--- START OF Provided data ---
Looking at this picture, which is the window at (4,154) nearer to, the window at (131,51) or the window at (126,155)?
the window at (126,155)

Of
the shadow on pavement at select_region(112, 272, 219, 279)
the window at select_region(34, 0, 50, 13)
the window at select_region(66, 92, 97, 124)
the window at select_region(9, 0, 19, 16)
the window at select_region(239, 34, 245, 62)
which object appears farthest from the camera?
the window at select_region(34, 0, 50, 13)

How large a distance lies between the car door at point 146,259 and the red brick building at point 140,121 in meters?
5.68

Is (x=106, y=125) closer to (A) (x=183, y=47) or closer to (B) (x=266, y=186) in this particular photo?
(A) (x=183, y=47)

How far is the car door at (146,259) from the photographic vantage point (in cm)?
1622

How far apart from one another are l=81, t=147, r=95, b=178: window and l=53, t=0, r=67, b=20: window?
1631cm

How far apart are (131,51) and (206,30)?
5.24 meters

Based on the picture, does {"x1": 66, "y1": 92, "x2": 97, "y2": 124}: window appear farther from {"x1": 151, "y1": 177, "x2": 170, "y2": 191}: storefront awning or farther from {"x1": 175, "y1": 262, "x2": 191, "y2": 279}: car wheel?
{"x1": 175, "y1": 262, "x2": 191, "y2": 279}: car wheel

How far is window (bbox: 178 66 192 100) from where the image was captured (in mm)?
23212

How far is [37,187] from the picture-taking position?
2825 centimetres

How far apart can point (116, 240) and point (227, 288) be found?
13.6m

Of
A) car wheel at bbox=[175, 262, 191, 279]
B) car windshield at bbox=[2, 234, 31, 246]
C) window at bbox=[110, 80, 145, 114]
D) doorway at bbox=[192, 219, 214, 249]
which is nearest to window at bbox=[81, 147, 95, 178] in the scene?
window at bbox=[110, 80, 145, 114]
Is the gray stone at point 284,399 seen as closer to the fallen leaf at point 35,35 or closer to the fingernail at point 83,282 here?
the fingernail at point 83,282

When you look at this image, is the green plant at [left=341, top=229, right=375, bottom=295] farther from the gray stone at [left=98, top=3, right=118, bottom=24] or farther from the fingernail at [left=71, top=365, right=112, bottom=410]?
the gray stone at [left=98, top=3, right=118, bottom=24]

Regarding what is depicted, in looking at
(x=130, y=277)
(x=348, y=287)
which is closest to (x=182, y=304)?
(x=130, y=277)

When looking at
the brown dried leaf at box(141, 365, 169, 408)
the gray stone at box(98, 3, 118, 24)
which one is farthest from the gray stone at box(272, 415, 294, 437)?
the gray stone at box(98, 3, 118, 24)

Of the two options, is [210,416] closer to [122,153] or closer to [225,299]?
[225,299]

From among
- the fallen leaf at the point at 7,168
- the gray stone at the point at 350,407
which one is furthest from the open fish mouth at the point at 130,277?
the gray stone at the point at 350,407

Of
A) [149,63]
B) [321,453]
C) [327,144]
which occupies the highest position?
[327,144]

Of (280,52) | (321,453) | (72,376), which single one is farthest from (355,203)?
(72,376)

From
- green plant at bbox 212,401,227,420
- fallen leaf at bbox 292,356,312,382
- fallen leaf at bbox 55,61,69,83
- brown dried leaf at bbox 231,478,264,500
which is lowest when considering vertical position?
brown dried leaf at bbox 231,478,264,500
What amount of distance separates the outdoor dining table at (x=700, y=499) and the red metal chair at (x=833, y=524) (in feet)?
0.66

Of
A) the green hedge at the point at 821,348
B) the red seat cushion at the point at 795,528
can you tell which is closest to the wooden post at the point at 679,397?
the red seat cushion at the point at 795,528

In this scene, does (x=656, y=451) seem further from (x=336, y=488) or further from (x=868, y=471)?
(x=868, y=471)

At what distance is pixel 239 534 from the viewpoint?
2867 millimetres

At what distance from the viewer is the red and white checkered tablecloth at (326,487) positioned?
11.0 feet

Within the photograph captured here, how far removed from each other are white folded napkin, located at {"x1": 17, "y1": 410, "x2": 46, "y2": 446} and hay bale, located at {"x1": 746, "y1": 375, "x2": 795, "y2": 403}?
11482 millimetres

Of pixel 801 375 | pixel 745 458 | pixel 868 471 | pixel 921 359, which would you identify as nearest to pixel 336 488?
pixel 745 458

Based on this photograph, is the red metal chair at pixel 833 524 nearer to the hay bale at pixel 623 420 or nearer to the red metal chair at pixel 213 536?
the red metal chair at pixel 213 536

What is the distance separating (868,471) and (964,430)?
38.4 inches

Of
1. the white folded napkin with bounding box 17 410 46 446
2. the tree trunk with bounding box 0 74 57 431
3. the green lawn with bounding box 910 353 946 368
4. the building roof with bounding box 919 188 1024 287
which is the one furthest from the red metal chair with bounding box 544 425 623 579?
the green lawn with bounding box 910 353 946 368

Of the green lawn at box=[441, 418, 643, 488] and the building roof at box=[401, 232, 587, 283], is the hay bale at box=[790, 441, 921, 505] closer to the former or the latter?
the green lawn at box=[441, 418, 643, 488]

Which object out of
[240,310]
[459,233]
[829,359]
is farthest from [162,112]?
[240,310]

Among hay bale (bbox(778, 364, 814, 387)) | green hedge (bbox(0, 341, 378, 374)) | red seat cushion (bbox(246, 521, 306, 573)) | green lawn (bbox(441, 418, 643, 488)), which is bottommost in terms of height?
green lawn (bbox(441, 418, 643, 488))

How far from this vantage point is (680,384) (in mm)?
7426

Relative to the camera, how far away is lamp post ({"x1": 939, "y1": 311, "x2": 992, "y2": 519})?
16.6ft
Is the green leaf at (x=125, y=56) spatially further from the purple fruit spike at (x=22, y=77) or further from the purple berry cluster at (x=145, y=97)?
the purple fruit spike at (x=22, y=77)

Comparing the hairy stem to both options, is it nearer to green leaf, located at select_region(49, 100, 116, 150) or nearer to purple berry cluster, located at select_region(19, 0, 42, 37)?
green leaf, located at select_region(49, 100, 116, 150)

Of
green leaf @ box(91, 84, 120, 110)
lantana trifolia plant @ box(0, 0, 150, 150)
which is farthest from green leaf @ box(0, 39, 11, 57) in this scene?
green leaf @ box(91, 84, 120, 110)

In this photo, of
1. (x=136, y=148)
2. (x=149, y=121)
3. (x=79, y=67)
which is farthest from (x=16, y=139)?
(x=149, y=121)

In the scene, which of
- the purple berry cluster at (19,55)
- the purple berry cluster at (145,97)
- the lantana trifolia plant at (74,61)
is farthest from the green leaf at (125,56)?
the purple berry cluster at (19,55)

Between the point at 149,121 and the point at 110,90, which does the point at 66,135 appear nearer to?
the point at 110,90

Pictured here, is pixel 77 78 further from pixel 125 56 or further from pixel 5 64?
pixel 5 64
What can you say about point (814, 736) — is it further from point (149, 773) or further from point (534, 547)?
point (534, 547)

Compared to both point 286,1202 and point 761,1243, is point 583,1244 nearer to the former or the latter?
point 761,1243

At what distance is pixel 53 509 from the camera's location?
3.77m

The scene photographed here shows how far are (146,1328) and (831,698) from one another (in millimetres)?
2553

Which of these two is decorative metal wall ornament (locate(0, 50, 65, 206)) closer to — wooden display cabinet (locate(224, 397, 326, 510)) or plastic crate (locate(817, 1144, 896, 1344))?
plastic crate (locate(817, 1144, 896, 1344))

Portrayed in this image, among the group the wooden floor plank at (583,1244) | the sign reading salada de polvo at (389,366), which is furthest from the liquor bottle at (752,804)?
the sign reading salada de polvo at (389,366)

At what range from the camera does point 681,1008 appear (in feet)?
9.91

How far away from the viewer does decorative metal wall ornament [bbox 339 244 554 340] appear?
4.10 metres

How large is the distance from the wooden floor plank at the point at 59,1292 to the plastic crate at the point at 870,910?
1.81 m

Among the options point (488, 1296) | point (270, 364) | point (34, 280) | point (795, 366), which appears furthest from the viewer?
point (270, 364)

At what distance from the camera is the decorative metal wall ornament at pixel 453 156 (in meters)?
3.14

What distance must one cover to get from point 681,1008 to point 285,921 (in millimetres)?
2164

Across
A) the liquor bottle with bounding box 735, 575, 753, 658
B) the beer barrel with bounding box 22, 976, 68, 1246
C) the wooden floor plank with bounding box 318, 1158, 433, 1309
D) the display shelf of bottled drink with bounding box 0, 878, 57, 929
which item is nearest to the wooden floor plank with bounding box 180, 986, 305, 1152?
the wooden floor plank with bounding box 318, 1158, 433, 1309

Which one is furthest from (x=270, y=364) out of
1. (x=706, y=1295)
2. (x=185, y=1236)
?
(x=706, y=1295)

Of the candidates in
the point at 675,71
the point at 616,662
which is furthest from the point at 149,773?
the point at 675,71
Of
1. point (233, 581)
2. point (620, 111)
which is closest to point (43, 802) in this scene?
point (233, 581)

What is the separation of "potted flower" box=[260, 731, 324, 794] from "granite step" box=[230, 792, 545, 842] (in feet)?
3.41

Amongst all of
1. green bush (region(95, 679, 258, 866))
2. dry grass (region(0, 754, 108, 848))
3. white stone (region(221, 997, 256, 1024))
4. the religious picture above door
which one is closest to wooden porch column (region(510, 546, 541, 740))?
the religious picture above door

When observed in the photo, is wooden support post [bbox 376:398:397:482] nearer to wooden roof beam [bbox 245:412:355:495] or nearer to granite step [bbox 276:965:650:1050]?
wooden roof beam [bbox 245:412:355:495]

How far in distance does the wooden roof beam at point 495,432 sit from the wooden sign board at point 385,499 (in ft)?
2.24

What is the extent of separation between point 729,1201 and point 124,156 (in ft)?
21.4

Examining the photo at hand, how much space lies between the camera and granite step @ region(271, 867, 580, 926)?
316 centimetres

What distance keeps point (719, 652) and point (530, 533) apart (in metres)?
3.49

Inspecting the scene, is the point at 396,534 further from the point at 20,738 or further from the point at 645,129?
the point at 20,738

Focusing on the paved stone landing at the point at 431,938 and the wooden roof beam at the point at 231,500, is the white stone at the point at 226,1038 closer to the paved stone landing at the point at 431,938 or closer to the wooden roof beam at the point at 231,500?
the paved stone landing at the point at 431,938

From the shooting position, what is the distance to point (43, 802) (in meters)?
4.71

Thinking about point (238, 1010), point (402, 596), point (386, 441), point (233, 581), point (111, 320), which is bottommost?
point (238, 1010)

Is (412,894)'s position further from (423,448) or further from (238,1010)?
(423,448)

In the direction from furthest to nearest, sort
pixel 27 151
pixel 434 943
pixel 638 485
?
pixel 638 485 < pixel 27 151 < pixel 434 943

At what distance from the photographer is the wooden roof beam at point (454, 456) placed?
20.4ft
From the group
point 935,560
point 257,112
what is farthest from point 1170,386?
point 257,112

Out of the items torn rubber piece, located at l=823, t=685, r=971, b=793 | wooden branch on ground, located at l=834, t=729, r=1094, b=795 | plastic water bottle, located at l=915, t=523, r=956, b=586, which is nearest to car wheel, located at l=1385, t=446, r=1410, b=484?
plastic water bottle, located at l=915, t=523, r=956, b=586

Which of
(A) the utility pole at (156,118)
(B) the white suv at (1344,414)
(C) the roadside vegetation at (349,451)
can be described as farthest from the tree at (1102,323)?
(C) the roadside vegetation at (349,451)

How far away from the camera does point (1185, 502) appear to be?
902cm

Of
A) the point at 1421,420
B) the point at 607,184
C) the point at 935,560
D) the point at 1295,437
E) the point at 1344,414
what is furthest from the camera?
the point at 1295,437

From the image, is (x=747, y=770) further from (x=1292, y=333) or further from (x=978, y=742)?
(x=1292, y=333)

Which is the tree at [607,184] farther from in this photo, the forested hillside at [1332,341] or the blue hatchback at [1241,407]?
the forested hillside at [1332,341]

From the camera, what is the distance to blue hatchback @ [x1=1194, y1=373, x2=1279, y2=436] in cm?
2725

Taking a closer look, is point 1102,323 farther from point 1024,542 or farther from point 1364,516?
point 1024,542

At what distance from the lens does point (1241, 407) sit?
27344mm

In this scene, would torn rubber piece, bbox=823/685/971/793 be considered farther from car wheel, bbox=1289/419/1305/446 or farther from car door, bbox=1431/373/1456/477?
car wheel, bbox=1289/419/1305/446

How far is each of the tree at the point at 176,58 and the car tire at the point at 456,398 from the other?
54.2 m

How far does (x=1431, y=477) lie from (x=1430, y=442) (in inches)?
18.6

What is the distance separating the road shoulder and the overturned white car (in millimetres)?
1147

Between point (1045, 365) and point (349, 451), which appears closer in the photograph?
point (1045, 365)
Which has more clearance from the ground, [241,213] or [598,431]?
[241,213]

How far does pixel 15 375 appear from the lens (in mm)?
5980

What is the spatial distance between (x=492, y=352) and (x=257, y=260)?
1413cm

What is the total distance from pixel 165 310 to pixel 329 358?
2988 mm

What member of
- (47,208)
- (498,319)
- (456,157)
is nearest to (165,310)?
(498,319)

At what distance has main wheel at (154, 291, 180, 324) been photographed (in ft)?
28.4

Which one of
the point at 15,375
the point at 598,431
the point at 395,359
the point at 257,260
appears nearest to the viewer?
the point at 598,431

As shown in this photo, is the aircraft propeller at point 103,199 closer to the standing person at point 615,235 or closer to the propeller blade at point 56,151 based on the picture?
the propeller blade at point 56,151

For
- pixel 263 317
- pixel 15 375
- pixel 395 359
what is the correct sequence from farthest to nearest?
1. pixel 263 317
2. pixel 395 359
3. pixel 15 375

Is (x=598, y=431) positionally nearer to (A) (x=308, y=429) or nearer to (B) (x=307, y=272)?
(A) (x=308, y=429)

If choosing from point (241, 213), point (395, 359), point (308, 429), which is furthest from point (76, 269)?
--- END OF Provided data ---
Rewrite the stretch from the line containing "Is (x=598, y=431)" through the end of the items, keeping the requests too, and add 60 to every coordinate in the answers.

→ Response to the task:
Is (x=598, y=431) positionally nearer to (A) (x=308, y=429) or nearer to (B) (x=307, y=272)?
(A) (x=368, y=489)

If choosing from point (241, 213), point (395, 359), point (308, 429), which is furthest from point (76, 269)?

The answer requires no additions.